For a long time I thought male harassers were the worst, cowardly scum. Forming into pathetic hunting packs and stalking anywhere they could catch some kid alone. The socially awkward and shy are the easiest targets, finding it initially hard to make friends they soon get picked on and turned into pariahs, people stay away from them because they don't want to get drawn into their bad luck. It gets defined as their own fault, the non harassers like to make up theories why it happens to the target that make it the targets fault.

I don't particularly want to relate events from my past, but a good day was a day when you just got ignored, and nothing bad happened, a normal day was every break and lunch filled with being hunted down and abused, and a bad day was getting beaten, cut or burnt with a cigarette.

Why don't parents or teachers do something, why don't the bullied come forward? When I hear that I seriously have to ask you ever been a kid? Firstly you don't understand why it happens, you don't know why you are being picked, being socially awkward is a response to a hostile environment, you don't know who to trust. Secondly you do ask for help, you do come forward; the issue is what happens when you do. Guess what you don't get believed, the harasser spins a tale about you attacking them, you stand there in complete disbelief, you tell your side, the parents, the teachers come to the conclusion you are both as bad as each other, you get punished by the teachers and parents. The harasser will walk out and laugh at you, as far as they are concerned they got off lightly and you getting punished was just plain hilarious. They will lay low for a bit, then start again, knowing that this time you'll shut up, you won't seek help. That becomes your mode of living. Guess what your still a kid, its just plain confusing, forget the pain of being hit and insulted, its the confusion and self blame, the why can't I end this, which really messes you up in the long term.

Where do females fit in when it comes to bullying males, has to be said from my experiences, they rarely directly attack a male. But they do like to side with harassers, they will enjoy tormenting and belittling, if they know they can get you beat up with just the slightest accusation or criticism pushed your way, well that just hilarious for them because you can't do anything. Shy, quiet, socially awkward are all markers as a target, for a male or a female.

What is female on male extreme bullying like and why might it happen? Well I can talk about one example, a long period of just getting sucker punched going home by what seemed to be just any random hard nut, whom I might know or not.
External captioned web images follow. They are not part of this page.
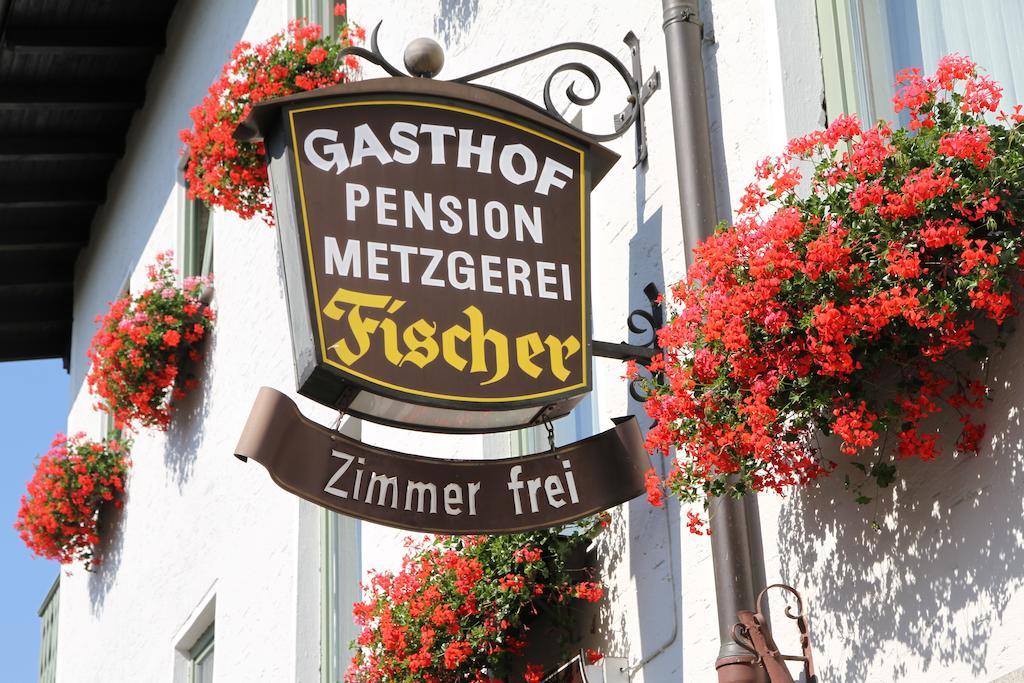 Landgasthof Fischer Veri Mitterfels Екстер'єр фото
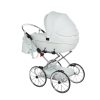 Junama Bonbon Mini Mint luxury baby stroller main view with elegant mint design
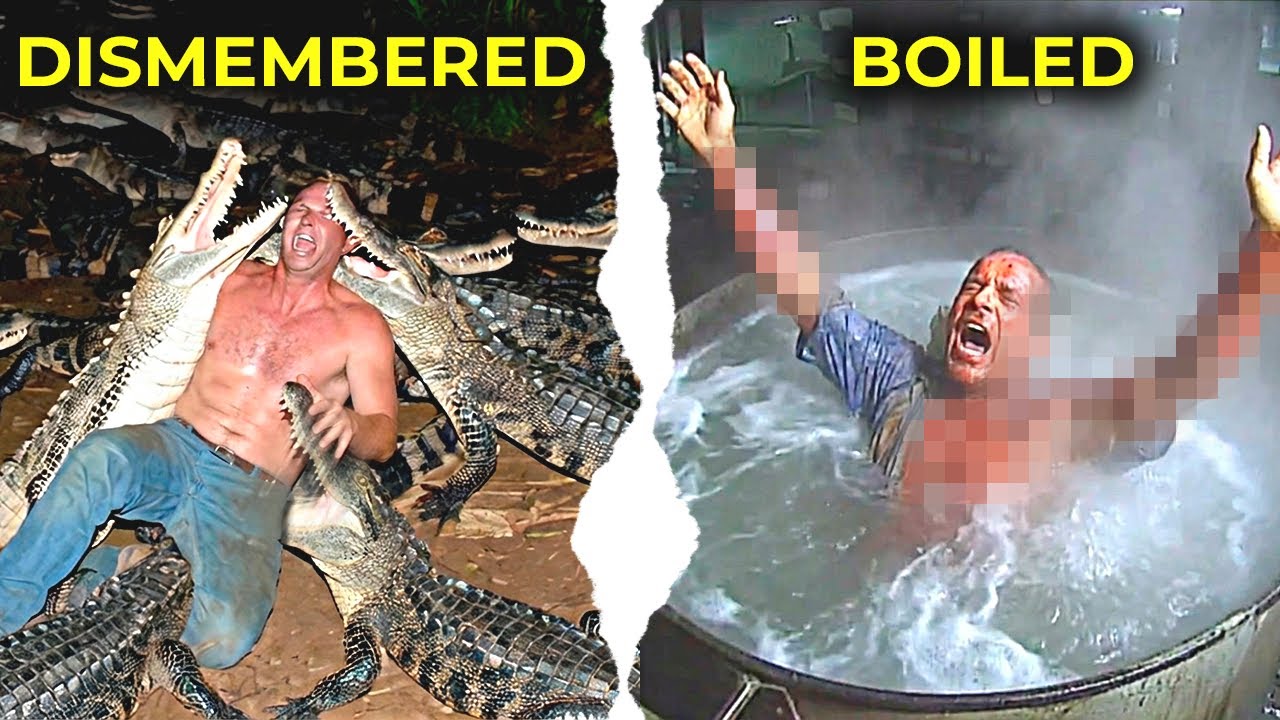 The Worst Deaths In Human History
Finally I found out why, cornered by one guy, about a foot taller than me, this guy wasn't inclined to be a bully he looked at my resignation and confusion and did the kindest thing any bully had ever done, he pulled his punches.

The girl orchestrating the attacks was furious and she showed herself, screaming at him to finish me off. For whatever reason, for whatever bull or lies he'd been told, he decided the best thing he could do was push me in a ditch. Guess it was the best thing, it ended it, she couldn't demand he continue because he'd have to get in the ditch with me. So I already know the next question, why, what had I done to get the anger and hatred of this girl? I didn't know her, had never met her, didn't recognise her, there is a chance it was racist, but most likely explanation I could ever figure out; she was in the year above me, probably knew my sister. My sister was kind of popular, this girl's reason for having me attacked, apart from it being easy entertainment, she probably imagined I'd go back and tell my big sister, her way of getting at a target she couldn't reach.

Well just shows the depth of her ignorance, confused, battered kids don't tell anyone.

And yeah it has consequence deep into adulthood, that's not a theory, its just a plain fact. Part of your life is stolen, you can't get it back, you can grow around it but disadvantages will follow you, the difficulty trusting, the always half expecting to be turned on those are just for starters.